• [Stated goal]: Tally the lines in the records below that contain the word "listed". Reply with the number only.

• [Information shown]:
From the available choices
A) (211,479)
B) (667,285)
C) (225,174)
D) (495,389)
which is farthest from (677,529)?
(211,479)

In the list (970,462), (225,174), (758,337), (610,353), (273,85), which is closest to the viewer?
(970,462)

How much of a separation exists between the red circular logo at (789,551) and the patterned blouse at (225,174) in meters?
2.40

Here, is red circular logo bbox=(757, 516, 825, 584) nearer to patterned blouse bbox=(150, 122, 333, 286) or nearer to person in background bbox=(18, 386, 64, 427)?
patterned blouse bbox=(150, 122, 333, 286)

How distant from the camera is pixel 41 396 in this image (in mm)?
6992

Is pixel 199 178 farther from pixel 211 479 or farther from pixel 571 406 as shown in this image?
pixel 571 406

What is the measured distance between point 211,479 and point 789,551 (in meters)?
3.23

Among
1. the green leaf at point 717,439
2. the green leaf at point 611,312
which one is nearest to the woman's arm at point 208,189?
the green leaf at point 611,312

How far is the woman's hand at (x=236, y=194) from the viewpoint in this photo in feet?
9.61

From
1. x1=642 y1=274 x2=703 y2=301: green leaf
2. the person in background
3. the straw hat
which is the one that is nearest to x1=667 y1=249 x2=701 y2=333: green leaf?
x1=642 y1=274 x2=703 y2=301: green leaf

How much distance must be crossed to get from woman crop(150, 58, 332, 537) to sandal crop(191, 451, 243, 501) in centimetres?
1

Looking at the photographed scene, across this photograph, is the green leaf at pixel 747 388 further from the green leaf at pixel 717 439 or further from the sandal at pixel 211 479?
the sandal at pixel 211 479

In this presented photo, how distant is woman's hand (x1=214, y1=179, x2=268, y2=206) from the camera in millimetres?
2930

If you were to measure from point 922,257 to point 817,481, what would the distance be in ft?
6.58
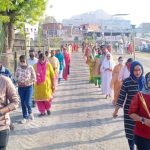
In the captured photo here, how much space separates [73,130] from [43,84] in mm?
2247

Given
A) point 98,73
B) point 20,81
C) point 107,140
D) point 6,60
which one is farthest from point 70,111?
point 6,60

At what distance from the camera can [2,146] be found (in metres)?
5.64

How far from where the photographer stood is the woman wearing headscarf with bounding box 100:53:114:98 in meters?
15.7

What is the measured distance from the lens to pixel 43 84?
12.2m

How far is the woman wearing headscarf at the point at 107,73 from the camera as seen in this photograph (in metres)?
15.7

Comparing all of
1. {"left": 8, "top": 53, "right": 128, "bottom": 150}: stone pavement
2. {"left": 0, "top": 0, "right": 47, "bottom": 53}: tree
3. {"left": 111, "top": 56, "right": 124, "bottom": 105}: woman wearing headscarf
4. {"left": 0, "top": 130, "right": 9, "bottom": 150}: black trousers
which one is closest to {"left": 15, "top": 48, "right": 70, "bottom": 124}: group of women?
{"left": 8, "top": 53, "right": 128, "bottom": 150}: stone pavement

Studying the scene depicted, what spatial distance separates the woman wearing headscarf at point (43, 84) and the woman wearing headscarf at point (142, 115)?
6.44 meters

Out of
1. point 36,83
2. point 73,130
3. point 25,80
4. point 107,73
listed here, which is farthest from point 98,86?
point 73,130

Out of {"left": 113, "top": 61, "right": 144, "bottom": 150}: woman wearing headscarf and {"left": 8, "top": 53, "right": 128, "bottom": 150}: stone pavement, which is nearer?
{"left": 113, "top": 61, "right": 144, "bottom": 150}: woman wearing headscarf

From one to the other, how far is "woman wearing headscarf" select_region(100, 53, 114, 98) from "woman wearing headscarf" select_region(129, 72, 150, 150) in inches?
384

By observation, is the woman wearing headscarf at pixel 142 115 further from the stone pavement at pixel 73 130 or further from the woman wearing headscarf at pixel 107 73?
the woman wearing headscarf at pixel 107 73

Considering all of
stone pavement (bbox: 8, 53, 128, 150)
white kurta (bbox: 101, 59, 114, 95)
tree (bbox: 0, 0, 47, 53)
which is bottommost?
stone pavement (bbox: 8, 53, 128, 150)

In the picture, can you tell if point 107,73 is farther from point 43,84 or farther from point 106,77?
point 43,84

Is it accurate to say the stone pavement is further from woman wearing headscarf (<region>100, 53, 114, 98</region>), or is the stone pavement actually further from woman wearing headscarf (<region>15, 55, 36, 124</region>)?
woman wearing headscarf (<region>100, 53, 114, 98</region>)
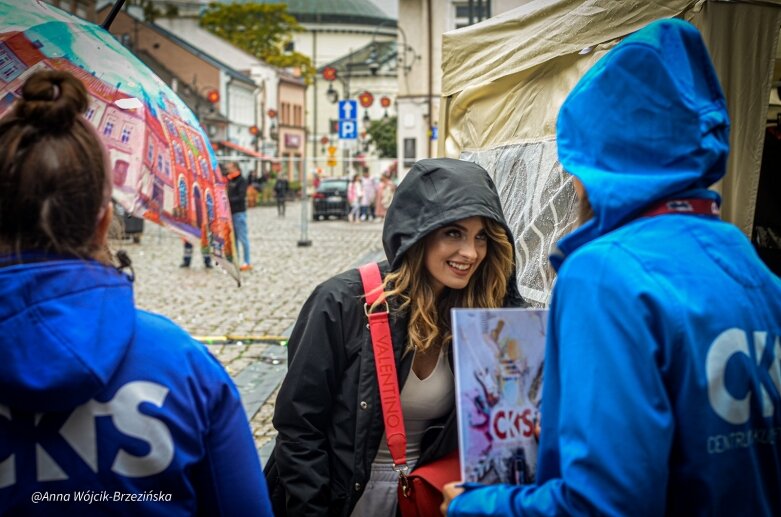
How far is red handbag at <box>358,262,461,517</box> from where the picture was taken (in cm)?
255

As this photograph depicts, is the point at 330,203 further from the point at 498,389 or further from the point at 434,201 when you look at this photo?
the point at 498,389

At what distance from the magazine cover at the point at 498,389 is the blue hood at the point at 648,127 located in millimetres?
269

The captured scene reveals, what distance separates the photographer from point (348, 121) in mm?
24531

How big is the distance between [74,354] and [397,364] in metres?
1.30

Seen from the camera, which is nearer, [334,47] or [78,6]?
[78,6]

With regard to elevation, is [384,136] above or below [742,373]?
above

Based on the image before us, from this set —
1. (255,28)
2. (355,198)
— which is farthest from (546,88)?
(255,28)

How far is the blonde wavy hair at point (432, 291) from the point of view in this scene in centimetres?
270

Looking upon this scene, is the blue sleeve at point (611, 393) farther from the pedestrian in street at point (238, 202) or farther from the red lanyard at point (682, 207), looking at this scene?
the pedestrian in street at point (238, 202)

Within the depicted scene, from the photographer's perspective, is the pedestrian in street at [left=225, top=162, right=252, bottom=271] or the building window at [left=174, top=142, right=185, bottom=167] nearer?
the building window at [left=174, top=142, right=185, bottom=167]

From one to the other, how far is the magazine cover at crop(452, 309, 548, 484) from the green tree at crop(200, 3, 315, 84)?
218ft

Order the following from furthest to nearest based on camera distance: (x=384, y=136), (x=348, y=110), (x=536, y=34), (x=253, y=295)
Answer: (x=384, y=136) → (x=348, y=110) → (x=253, y=295) → (x=536, y=34)

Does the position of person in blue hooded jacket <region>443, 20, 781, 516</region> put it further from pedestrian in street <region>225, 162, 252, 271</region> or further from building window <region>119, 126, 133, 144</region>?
pedestrian in street <region>225, 162, 252, 271</region>

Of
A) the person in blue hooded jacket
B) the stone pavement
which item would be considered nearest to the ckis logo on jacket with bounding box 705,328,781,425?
the person in blue hooded jacket
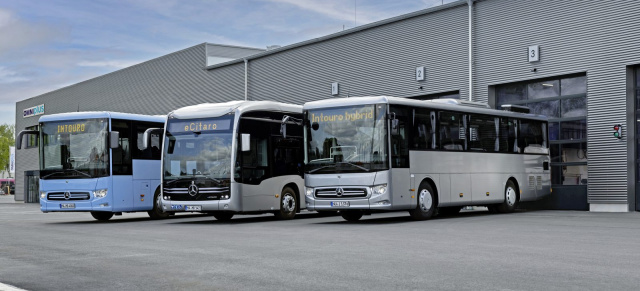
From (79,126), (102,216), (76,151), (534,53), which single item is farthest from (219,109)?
(534,53)

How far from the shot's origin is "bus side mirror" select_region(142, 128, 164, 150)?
2266 cm

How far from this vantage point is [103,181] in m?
22.1

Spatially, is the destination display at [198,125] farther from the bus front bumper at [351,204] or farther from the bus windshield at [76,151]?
the bus front bumper at [351,204]

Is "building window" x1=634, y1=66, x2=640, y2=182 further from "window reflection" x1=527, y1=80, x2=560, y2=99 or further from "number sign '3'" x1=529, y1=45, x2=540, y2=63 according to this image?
"number sign '3'" x1=529, y1=45, x2=540, y2=63

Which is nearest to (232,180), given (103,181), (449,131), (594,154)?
(103,181)

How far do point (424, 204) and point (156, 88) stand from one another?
32.4 m

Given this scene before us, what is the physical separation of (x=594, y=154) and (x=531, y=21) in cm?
474

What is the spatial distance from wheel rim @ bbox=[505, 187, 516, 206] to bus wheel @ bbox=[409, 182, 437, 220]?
14.1 ft

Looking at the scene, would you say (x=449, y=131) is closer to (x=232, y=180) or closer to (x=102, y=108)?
(x=232, y=180)

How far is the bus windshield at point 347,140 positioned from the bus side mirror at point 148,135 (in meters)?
5.32

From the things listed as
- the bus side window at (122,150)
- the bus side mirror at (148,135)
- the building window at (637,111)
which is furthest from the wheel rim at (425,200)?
the bus side window at (122,150)

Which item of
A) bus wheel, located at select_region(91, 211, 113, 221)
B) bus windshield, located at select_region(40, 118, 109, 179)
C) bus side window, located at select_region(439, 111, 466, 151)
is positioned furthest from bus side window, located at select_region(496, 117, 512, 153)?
bus wheel, located at select_region(91, 211, 113, 221)

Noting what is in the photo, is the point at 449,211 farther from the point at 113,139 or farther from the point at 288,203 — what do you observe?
the point at 113,139

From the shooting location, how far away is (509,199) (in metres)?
24.1
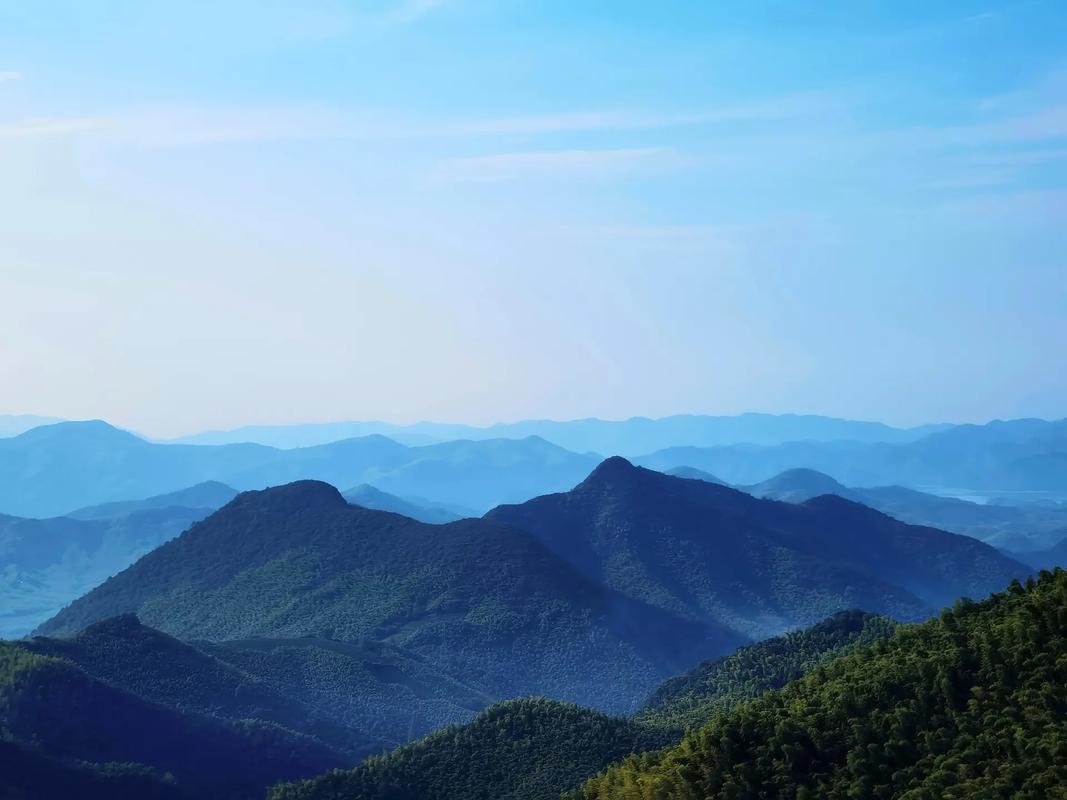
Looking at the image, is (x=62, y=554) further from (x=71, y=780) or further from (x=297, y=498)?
(x=71, y=780)

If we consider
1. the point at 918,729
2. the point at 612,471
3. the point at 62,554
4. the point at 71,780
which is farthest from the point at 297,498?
the point at 918,729

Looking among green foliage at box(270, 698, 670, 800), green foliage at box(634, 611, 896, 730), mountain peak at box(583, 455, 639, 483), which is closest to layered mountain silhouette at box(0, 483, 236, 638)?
mountain peak at box(583, 455, 639, 483)

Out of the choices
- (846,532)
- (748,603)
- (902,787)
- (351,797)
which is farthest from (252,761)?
(846,532)

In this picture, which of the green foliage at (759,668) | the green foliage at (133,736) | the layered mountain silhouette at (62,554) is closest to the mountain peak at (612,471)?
the green foliage at (759,668)

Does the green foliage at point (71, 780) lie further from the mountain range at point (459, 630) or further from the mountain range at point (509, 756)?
the mountain range at point (509, 756)

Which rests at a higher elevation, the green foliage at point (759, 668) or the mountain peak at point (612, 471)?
the mountain peak at point (612, 471)
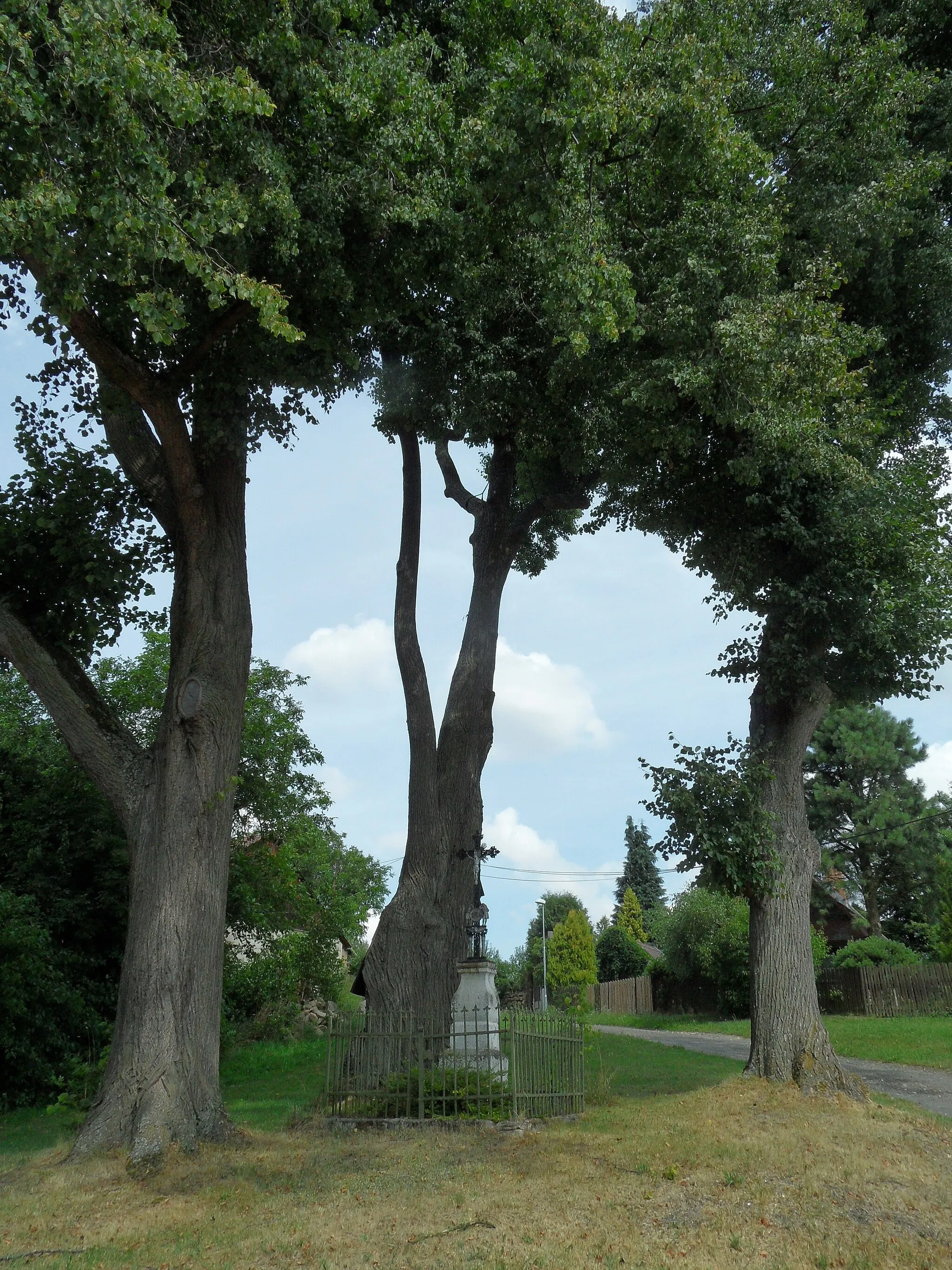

• [Finished task]: 2